Во время этого спора Элленгауэн был похож на охотника, который неожиданно попал в поставленный им же силок. Он поочередно поворачивал голову в сторону то одного, то другого собеседника и, видя, с какой серьезностью Мэннеринг парировал доводы своего противника и сколько учености он выказал в этом споре, начинал уже, кажется, верить, что тот не шутит. Что касается Мег, то она уставила на астролога свой дикий взгляд, потрясенная его абракадаброй, еще более непонятной, чем ее собственная.
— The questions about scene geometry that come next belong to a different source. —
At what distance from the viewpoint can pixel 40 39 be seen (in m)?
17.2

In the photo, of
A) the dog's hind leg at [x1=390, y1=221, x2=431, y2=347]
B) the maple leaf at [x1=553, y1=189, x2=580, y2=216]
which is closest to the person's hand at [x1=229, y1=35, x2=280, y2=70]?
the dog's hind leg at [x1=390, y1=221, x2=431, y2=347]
Мэннеринг использовал это преимущество и пустил в ход весь трудный ученый лексикон, который хранился в его поразительной памяти и который, как это станет видно из последующего изложения, был ему известен еще с детских лет.
Знаки зодиака и планеты в шестерном, четверном и тройном соединении или противостоянии, дома светил с фазами луны, часами, минутами{55}; альмутен{56}, альмоходен, анахибазон{57}, катахибазон{58} – тысячи разных терминов подобного же звучания и значения снова и снова посыпались как из рога изобилия на нашего бесстрашного Домини, природная недоверчивость которого позволила ему выдержать эту беспощадную бурю.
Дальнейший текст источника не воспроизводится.